There are all sorts of debates to be had about the various merits of the systems, but the people I can't stand in the UK bray like donkeys about the superiority of anything British. It is simply not true. There are almost always other, equally valid alternatives. In the age of mass international travel more and more people will come to realise this.

There are parts of the UK that are undoubtedly beautiful, but if like me you tend to regard beauty as being uncluttered, you're going to be out of luck. The physical size of the precludes there being much of anything - and some environments are absent entirely, desert for instance. There's so many people here that the only undeveloped bits are of no real economic use - everything remotely useful has been interfered with by man.

The "British character" is mixed. I'm a teetotaller, and the drinking culture here is ridiculous. Every event of any significance is regarded as an excuse to drink or get drunk. Bad day at the office? - better go and drown our sorrows. Great day at the office? - better go and celebrate with a drink! Funeral? We'll get drunk at the wake. Wedding? We'll get drunk at the reception. This drinking culture results in many town centres being no go areas for anyone remotely sober on a Friday and Saturday night. Even where I live, in a small country town of 20,000, the centre of town at weekends is a shouting, fighting, alcohol fuelled hell. In my view alcohol should be taxed much more heavily than it is, to counter this dreadful culture. I'm never going to get elected to anything on that platform however!

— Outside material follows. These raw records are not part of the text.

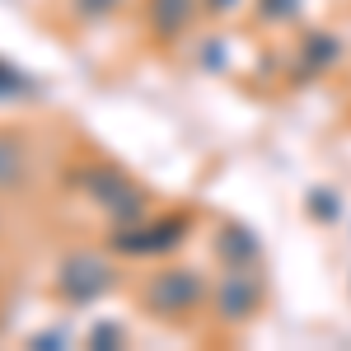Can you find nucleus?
Instances as JSON below:
<instances>
[{
  "instance_id": "nucleus-1",
  "label": "nucleus",
  "mask_w": 351,
  "mask_h": 351,
  "mask_svg": "<svg viewBox=\"0 0 351 351\" xmlns=\"http://www.w3.org/2000/svg\"><path fill=\"white\" fill-rule=\"evenodd\" d=\"M202 300H206V276L197 267H164V271H155V276L145 281V291H141L145 314H155V319H183Z\"/></svg>"
},
{
  "instance_id": "nucleus-2",
  "label": "nucleus",
  "mask_w": 351,
  "mask_h": 351,
  "mask_svg": "<svg viewBox=\"0 0 351 351\" xmlns=\"http://www.w3.org/2000/svg\"><path fill=\"white\" fill-rule=\"evenodd\" d=\"M71 178H75V188L89 192V202H94V206H104V211H108L117 225H132V220H141V211H145V192L136 188L127 173L108 169V164L75 169Z\"/></svg>"
},
{
  "instance_id": "nucleus-3",
  "label": "nucleus",
  "mask_w": 351,
  "mask_h": 351,
  "mask_svg": "<svg viewBox=\"0 0 351 351\" xmlns=\"http://www.w3.org/2000/svg\"><path fill=\"white\" fill-rule=\"evenodd\" d=\"M108 286H112V263L99 258V253H71L61 263V271H56V291L71 304H89V300L104 295Z\"/></svg>"
},
{
  "instance_id": "nucleus-4",
  "label": "nucleus",
  "mask_w": 351,
  "mask_h": 351,
  "mask_svg": "<svg viewBox=\"0 0 351 351\" xmlns=\"http://www.w3.org/2000/svg\"><path fill=\"white\" fill-rule=\"evenodd\" d=\"M258 304H263V281H258L248 267L230 263L225 281L216 286V314L225 319V324H243V319L258 314Z\"/></svg>"
},
{
  "instance_id": "nucleus-5",
  "label": "nucleus",
  "mask_w": 351,
  "mask_h": 351,
  "mask_svg": "<svg viewBox=\"0 0 351 351\" xmlns=\"http://www.w3.org/2000/svg\"><path fill=\"white\" fill-rule=\"evenodd\" d=\"M192 220L188 216H164L155 225H141V230H122V234H112V248H122V253H164V248H173V243H183V230H188Z\"/></svg>"
},
{
  "instance_id": "nucleus-6",
  "label": "nucleus",
  "mask_w": 351,
  "mask_h": 351,
  "mask_svg": "<svg viewBox=\"0 0 351 351\" xmlns=\"http://www.w3.org/2000/svg\"><path fill=\"white\" fill-rule=\"evenodd\" d=\"M145 19L160 38H178L192 19V0H145Z\"/></svg>"
},
{
  "instance_id": "nucleus-7",
  "label": "nucleus",
  "mask_w": 351,
  "mask_h": 351,
  "mask_svg": "<svg viewBox=\"0 0 351 351\" xmlns=\"http://www.w3.org/2000/svg\"><path fill=\"white\" fill-rule=\"evenodd\" d=\"M24 145L19 141H10V136H0V192H14L19 183H24Z\"/></svg>"
},
{
  "instance_id": "nucleus-8",
  "label": "nucleus",
  "mask_w": 351,
  "mask_h": 351,
  "mask_svg": "<svg viewBox=\"0 0 351 351\" xmlns=\"http://www.w3.org/2000/svg\"><path fill=\"white\" fill-rule=\"evenodd\" d=\"M220 253H225V258H230V253H239V258H253V253H258V243L243 239V230H230V225H225V230H220Z\"/></svg>"
},
{
  "instance_id": "nucleus-9",
  "label": "nucleus",
  "mask_w": 351,
  "mask_h": 351,
  "mask_svg": "<svg viewBox=\"0 0 351 351\" xmlns=\"http://www.w3.org/2000/svg\"><path fill=\"white\" fill-rule=\"evenodd\" d=\"M112 10H117V0H75V14H84V19H104Z\"/></svg>"
},
{
  "instance_id": "nucleus-10",
  "label": "nucleus",
  "mask_w": 351,
  "mask_h": 351,
  "mask_svg": "<svg viewBox=\"0 0 351 351\" xmlns=\"http://www.w3.org/2000/svg\"><path fill=\"white\" fill-rule=\"evenodd\" d=\"M89 342H94V347H104V342H122V328H117V324H99L94 332H89Z\"/></svg>"
},
{
  "instance_id": "nucleus-11",
  "label": "nucleus",
  "mask_w": 351,
  "mask_h": 351,
  "mask_svg": "<svg viewBox=\"0 0 351 351\" xmlns=\"http://www.w3.org/2000/svg\"><path fill=\"white\" fill-rule=\"evenodd\" d=\"M295 10V0H263V19H286Z\"/></svg>"
},
{
  "instance_id": "nucleus-12",
  "label": "nucleus",
  "mask_w": 351,
  "mask_h": 351,
  "mask_svg": "<svg viewBox=\"0 0 351 351\" xmlns=\"http://www.w3.org/2000/svg\"><path fill=\"white\" fill-rule=\"evenodd\" d=\"M19 89H24V80H19L10 66H0V99H5V94H19Z\"/></svg>"
},
{
  "instance_id": "nucleus-13",
  "label": "nucleus",
  "mask_w": 351,
  "mask_h": 351,
  "mask_svg": "<svg viewBox=\"0 0 351 351\" xmlns=\"http://www.w3.org/2000/svg\"><path fill=\"white\" fill-rule=\"evenodd\" d=\"M230 5H234V0H206V10H211V14H225Z\"/></svg>"
}]
</instances>
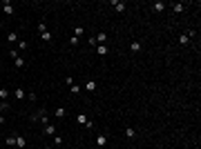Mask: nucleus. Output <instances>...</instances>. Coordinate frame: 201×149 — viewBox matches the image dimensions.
Wrapping results in <instances>:
<instances>
[{"label": "nucleus", "instance_id": "f257e3e1", "mask_svg": "<svg viewBox=\"0 0 201 149\" xmlns=\"http://www.w3.org/2000/svg\"><path fill=\"white\" fill-rule=\"evenodd\" d=\"M29 118L34 120V122H36V120H38V122H43V125H49V114H47L45 109H40L38 114H31Z\"/></svg>", "mask_w": 201, "mask_h": 149}, {"label": "nucleus", "instance_id": "f03ea898", "mask_svg": "<svg viewBox=\"0 0 201 149\" xmlns=\"http://www.w3.org/2000/svg\"><path fill=\"white\" fill-rule=\"evenodd\" d=\"M76 120H78V122H80V125H85L87 129H94V122H92V120H90V118H87V116H85V114H76Z\"/></svg>", "mask_w": 201, "mask_h": 149}, {"label": "nucleus", "instance_id": "7ed1b4c3", "mask_svg": "<svg viewBox=\"0 0 201 149\" xmlns=\"http://www.w3.org/2000/svg\"><path fill=\"white\" fill-rule=\"evenodd\" d=\"M85 89L90 91V94H94V91L98 89V82H96V80H92V78H90V80H85Z\"/></svg>", "mask_w": 201, "mask_h": 149}, {"label": "nucleus", "instance_id": "20e7f679", "mask_svg": "<svg viewBox=\"0 0 201 149\" xmlns=\"http://www.w3.org/2000/svg\"><path fill=\"white\" fill-rule=\"evenodd\" d=\"M16 147H18V149H25L27 147V138H25V136H16Z\"/></svg>", "mask_w": 201, "mask_h": 149}, {"label": "nucleus", "instance_id": "39448f33", "mask_svg": "<svg viewBox=\"0 0 201 149\" xmlns=\"http://www.w3.org/2000/svg\"><path fill=\"white\" fill-rule=\"evenodd\" d=\"M43 134H45V136H56V127H54V125H45V129H43Z\"/></svg>", "mask_w": 201, "mask_h": 149}, {"label": "nucleus", "instance_id": "423d86ee", "mask_svg": "<svg viewBox=\"0 0 201 149\" xmlns=\"http://www.w3.org/2000/svg\"><path fill=\"white\" fill-rule=\"evenodd\" d=\"M2 11H5L7 16H11V14H14V5H11L9 0H7V2H2Z\"/></svg>", "mask_w": 201, "mask_h": 149}, {"label": "nucleus", "instance_id": "0eeeda50", "mask_svg": "<svg viewBox=\"0 0 201 149\" xmlns=\"http://www.w3.org/2000/svg\"><path fill=\"white\" fill-rule=\"evenodd\" d=\"M96 145H98V147H105V145H107V136L105 134H98V136H96Z\"/></svg>", "mask_w": 201, "mask_h": 149}, {"label": "nucleus", "instance_id": "6e6552de", "mask_svg": "<svg viewBox=\"0 0 201 149\" xmlns=\"http://www.w3.org/2000/svg\"><path fill=\"white\" fill-rule=\"evenodd\" d=\"M112 5H114V9L119 11V14H123V11H125V2H121V0H114Z\"/></svg>", "mask_w": 201, "mask_h": 149}, {"label": "nucleus", "instance_id": "1a4fd4ad", "mask_svg": "<svg viewBox=\"0 0 201 149\" xmlns=\"http://www.w3.org/2000/svg\"><path fill=\"white\" fill-rule=\"evenodd\" d=\"M172 9H174V14H183V11H186V5H183V2H174Z\"/></svg>", "mask_w": 201, "mask_h": 149}, {"label": "nucleus", "instance_id": "9d476101", "mask_svg": "<svg viewBox=\"0 0 201 149\" xmlns=\"http://www.w3.org/2000/svg\"><path fill=\"white\" fill-rule=\"evenodd\" d=\"M105 40H107V34H105V31H100V34L96 36V42H98V45H105Z\"/></svg>", "mask_w": 201, "mask_h": 149}, {"label": "nucleus", "instance_id": "9b49d317", "mask_svg": "<svg viewBox=\"0 0 201 149\" xmlns=\"http://www.w3.org/2000/svg\"><path fill=\"white\" fill-rule=\"evenodd\" d=\"M14 96H16V98H18V100H22V98H27V94H25V89H20V87H18V89H16V91H14Z\"/></svg>", "mask_w": 201, "mask_h": 149}, {"label": "nucleus", "instance_id": "f8f14e48", "mask_svg": "<svg viewBox=\"0 0 201 149\" xmlns=\"http://www.w3.org/2000/svg\"><path fill=\"white\" fill-rule=\"evenodd\" d=\"M65 114H67V111H65V107H58V109L54 111V116H56V118H65Z\"/></svg>", "mask_w": 201, "mask_h": 149}, {"label": "nucleus", "instance_id": "ddd939ff", "mask_svg": "<svg viewBox=\"0 0 201 149\" xmlns=\"http://www.w3.org/2000/svg\"><path fill=\"white\" fill-rule=\"evenodd\" d=\"M14 65H16V69H20V67H25V58H14Z\"/></svg>", "mask_w": 201, "mask_h": 149}, {"label": "nucleus", "instance_id": "4468645a", "mask_svg": "<svg viewBox=\"0 0 201 149\" xmlns=\"http://www.w3.org/2000/svg\"><path fill=\"white\" fill-rule=\"evenodd\" d=\"M96 51H98V56H107V45H98Z\"/></svg>", "mask_w": 201, "mask_h": 149}, {"label": "nucleus", "instance_id": "2eb2a0df", "mask_svg": "<svg viewBox=\"0 0 201 149\" xmlns=\"http://www.w3.org/2000/svg\"><path fill=\"white\" fill-rule=\"evenodd\" d=\"M152 9H154V11H163V9H166V2H154Z\"/></svg>", "mask_w": 201, "mask_h": 149}, {"label": "nucleus", "instance_id": "dca6fc26", "mask_svg": "<svg viewBox=\"0 0 201 149\" xmlns=\"http://www.w3.org/2000/svg\"><path fill=\"white\" fill-rule=\"evenodd\" d=\"M7 147H16V136H7Z\"/></svg>", "mask_w": 201, "mask_h": 149}, {"label": "nucleus", "instance_id": "f3484780", "mask_svg": "<svg viewBox=\"0 0 201 149\" xmlns=\"http://www.w3.org/2000/svg\"><path fill=\"white\" fill-rule=\"evenodd\" d=\"M7 40H9V42H16V40H18V34H16V31H9V34H7Z\"/></svg>", "mask_w": 201, "mask_h": 149}, {"label": "nucleus", "instance_id": "a211bd4d", "mask_svg": "<svg viewBox=\"0 0 201 149\" xmlns=\"http://www.w3.org/2000/svg\"><path fill=\"white\" fill-rule=\"evenodd\" d=\"M130 49L134 51V54H136V51H141V42H136V40H134V42H130Z\"/></svg>", "mask_w": 201, "mask_h": 149}, {"label": "nucleus", "instance_id": "6ab92c4d", "mask_svg": "<svg viewBox=\"0 0 201 149\" xmlns=\"http://www.w3.org/2000/svg\"><path fill=\"white\" fill-rule=\"evenodd\" d=\"M125 136H127V138H134V136H136V129H132V127H127V129H125Z\"/></svg>", "mask_w": 201, "mask_h": 149}, {"label": "nucleus", "instance_id": "aec40b11", "mask_svg": "<svg viewBox=\"0 0 201 149\" xmlns=\"http://www.w3.org/2000/svg\"><path fill=\"white\" fill-rule=\"evenodd\" d=\"M179 42H181V45H190V38L183 34V36H179Z\"/></svg>", "mask_w": 201, "mask_h": 149}, {"label": "nucleus", "instance_id": "412c9836", "mask_svg": "<svg viewBox=\"0 0 201 149\" xmlns=\"http://www.w3.org/2000/svg\"><path fill=\"white\" fill-rule=\"evenodd\" d=\"M69 89H72V94H74V96H76V94H80V87H78L76 82H74V85H69Z\"/></svg>", "mask_w": 201, "mask_h": 149}, {"label": "nucleus", "instance_id": "4be33fe9", "mask_svg": "<svg viewBox=\"0 0 201 149\" xmlns=\"http://www.w3.org/2000/svg\"><path fill=\"white\" fill-rule=\"evenodd\" d=\"M83 31H85V29H83V27H76V29H74V36H76V38H80V36H83Z\"/></svg>", "mask_w": 201, "mask_h": 149}, {"label": "nucleus", "instance_id": "5701e85b", "mask_svg": "<svg viewBox=\"0 0 201 149\" xmlns=\"http://www.w3.org/2000/svg\"><path fill=\"white\" fill-rule=\"evenodd\" d=\"M40 38L45 40V42H49V40H51V34H49V31H45V34H40Z\"/></svg>", "mask_w": 201, "mask_h": 149}, {"label": "nucleus", "instance_id": "b1692460", "mask_svg": "<svg viewBox=\"0 0 201 149\" xmlns=\"http://www.w3.org/2000/svg\"><path fill=\"white\" fill-rule=\"evenodd\" d=\"M5 98H9V91H7V89H0V100H5Z\"/></svg>", "mask_w": 201, "mask_h": 149}, {"label": "nucleus", "instance_id": "393cba45", "mask_svg": "<svg viewBox=\"0 0 201 149\" xmlns=\"http://www.w3.org/2000/svg\"><path fill=\"white\" fill-rule=\"evenodd\" d=\"M38 31H40V34H45V31H47V22H40V25H38Z\"/></svg>", "mask_w": 201, "mask_h": 149}, {"label": "nucleus", "instance_id": "a878e982", "mask_svg": "<svg viewBox=\"0 0 201 149\" xmlns=\"http://www.w3.org/2000/svg\"><path fill=\"white\" fill-rule=\"evenodd\" d=\"M54 145H63V136L56 134V136H54Z\"/></svg>", "mask_w": 201, "mask_h": 149}, {"label": "nucleus", "instance_id": "bb28decb", "mask_svg": "<svg viewBox=\"0 0 201 149\" xmlns=\"http://www.w3.org/2000/svg\"><path fill=\"white\" fill-rule=\"evenodd\" d=\"M5 109H9V105H7L5 100H0V111H5Z\"/></svg>", "mask_w": 201, "mask_h": 149}, {"label": "nucleus", "instance_id": "cd10ccee", "mask_svg": "<svg viewBox=\"0 0 201 149\" xmlns=\"http://www.w3.org/2000/svg\"><path fill=\"white\" fill-rule=\"evenodd\" d=\"M69 42H72V47H76V45H78V42H80V40L76 38V36H72V40H69Z\"/></svg>", "mask_w": 201, "mask_h": 149}, {"label": "nucleus", "instance_id": "c85d7f7f", "mask_svg": "<svg viewBox=\"0 0 201 149\" xmlns=\"http://www.w3.org/2000/svg\"><path fill=\"white\" fill-rule=\"evenodd\" d=\"M43 149H54V147H49V145H47V147H43Z\"/></svg>", "mask_w": 201, "mask_h": 149}]
</instances>
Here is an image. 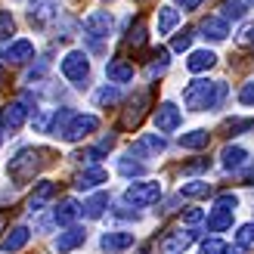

In the UK we also still have Kings and Queens, Lords and Ladies, knights and commoners. All this should be done away with immediately. Apart from the fact it isn't 1314 any more, it leads to ridiculous and completely unwarranted arrogance on the one hand, and servile crapitude on the other. Now Britain is a multi cultural society, we should all just be equal citizens. Our king should be the law. The American Founding Fathers got this dead right. Here's an essay I wrote on this. I am a republican.

The other aspects of the society I really can't relate to are: Soccer - of no interest to me whatsoever. Cars - who cares? The roads are clogged. The honours system - "Order of the British Empire" anyone? Food - you either pay through the nose for some sort of poxy artwork on a plate, or you eat supermarket crap.

So what do I like about the UK? Um, er, well I guess I'm fairly comfortable here. I am English after all. Despite the drawbacks above, it is civilised in the sense that the majority of people accept and obey the law. The bad guys get locked up, by and large, and the whole thing goes creaking on in a fairly predictable, familiar fashion. There are a lot of clever people living here, and London is the biggest and richest city in Europe. Parts of some of the second line cities are apparently pleasant as well, such as Manchester and Cardiff.

I've got to say though, it's also fairly easy to see why the greatest export of these islands over the last several hundred years has been people. Because of the ludicrous class system, opportunity only beckoned abroad.

I think if I was living in another country, I'd regard the UK as somewhere nice to visit, but I wouldn't want to live here. Millions disagree, as there are people from all over the world trying to get in legally or illegally. I guess it's just the luck of the draw. If I'd been born in some sub-saharan shithole, I'd probably feel differently. I accept I'm fortunate.

That's it really. I realise there are much worse places to live. But once you get here, and you've experienced alternatives, you realise there are better places as well.